Extracted text:
+---+

Dr. Andrew Bostom, with the Brown University Center For Primary Care and Prevention, shared the peer-reviewed study on June 19.

Twitter informed Bostom that the missive violated its policy against “spreading misleading and potentially harmful information related to COVID-19, according to a message reviewed by The Epoch Times. It suspended Bostom’s account over the post.

“It seems to fit into the whole pattern of silencing open discussion,” Bostom told The Epoch Times.

Twitter did not respond to a request for comment.

Bostom’s post included a link to the Israeli study, which analyzed semen and sperm in men who received two doses, or a primary series, of Pfizer’s vaccine.

The study was published online ahead of publication in Andrology.

Researchers found that the men had lower levels of semen concentration and lower numbers of sperm after receiving a vaccine.

They alleged that the issues were resolved after 150 days, but figures from the paper actually suggested that was not the case. The authors wrote that the values “did not reach statistical significance.”

In his post, Bostom wrote that primary vaccination with Pfizer’s vaccine “temporarily impairs semen concentration and total motile count among semen donors, with apparant rebound by ~5mos, but no data on boostering effect.”

“Does boostering yield another decline?” he wondered.

“I kind of understood what they really showed, which is that some of the metrics, whether it was the counts or the motility, were still depressed,” Bostom told The Epoch Times. “And I used their terminology … I didn’t do anything to exaggerate their findings.”

The authors said they excluded men with boosters.

+---+

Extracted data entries
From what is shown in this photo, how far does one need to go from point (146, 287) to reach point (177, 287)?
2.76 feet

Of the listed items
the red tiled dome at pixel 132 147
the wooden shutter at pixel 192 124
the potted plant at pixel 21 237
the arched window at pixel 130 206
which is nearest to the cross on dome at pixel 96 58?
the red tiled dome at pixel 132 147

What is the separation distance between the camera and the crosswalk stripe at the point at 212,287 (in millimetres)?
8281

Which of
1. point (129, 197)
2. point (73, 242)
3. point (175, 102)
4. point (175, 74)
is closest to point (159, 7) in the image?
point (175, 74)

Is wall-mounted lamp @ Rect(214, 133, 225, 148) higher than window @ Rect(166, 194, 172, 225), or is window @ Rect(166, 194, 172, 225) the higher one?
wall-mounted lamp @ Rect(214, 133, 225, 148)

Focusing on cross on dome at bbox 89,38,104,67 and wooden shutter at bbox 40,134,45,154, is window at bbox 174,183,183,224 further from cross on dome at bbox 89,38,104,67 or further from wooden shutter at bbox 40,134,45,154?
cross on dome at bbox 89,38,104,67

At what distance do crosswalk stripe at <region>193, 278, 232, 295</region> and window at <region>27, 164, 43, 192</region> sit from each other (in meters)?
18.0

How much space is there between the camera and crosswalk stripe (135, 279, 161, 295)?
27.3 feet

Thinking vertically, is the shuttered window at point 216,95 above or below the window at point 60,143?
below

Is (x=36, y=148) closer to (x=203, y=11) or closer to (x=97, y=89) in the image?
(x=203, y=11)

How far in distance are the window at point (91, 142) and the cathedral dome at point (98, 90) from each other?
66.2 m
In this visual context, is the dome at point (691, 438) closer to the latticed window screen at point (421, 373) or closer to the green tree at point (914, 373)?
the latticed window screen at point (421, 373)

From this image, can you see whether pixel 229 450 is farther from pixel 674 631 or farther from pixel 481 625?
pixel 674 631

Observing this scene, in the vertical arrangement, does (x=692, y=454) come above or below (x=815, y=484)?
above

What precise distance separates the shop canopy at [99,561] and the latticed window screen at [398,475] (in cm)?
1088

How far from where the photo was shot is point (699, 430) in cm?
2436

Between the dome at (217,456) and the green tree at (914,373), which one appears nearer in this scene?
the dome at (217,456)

+---+

Problem set:
1. Rewrite the passage on Bostom's Twitter suspension between "Dr. Andrew Bostom, with" and "over the post.", inclusive, changing "peer-reviewed" to "recent".
2. Write what comes next in the passage on Bostom's Twitter suspension, starting after its last sentence.

Answers for the exercise:
1.
Dr. Andrew Bostom, with the Brown University Center For Primary Care and Prevention, shared the recent study on June 19.

Twitter informed Bostom that the missive violated its policy against “spreading misleading and potentially harmful information related to COVID-19, according to a message reviewed by The Epoch Times. It suspended Bostom’s account over the post.

2.
“I just pointed out that if this happens with the first series of vaccinations, maybe if they take these guys and have data on people that were semen donors and they had boosted them, when they followed them after the booster, you’d see another round of depression, and maybe it would be depressed—who knows—would it be depressed more? Would it be depressed, less? Would the effect last longer? We just don’t have any data on that,” Bostom said. “So that was the only other thing I put into my tweet—that we just don’t know what the effect of boosters is going to be. I don’t know why any of that was such a big deal.”

At least one other prominent figure has shared the study and not been affected.

Dr. Peter McCullough, a cardiologist, shared on Twitter a screenshot of The Epoch Times article about the study’s results along with an image from the study that highlighted how men still had lower semen concentration and sperm counts when measured 150 days or more after getting the vaccine.

“Indiscriminate use instead of targeted, risk-stratified EUA rollout has led to a myriad of concerns. Never broadly apply a brand new experimental biologic agent on a large population without assessment of risk stratification,” McCullough wrote. “Over-used and now uninvited concerns in young men.”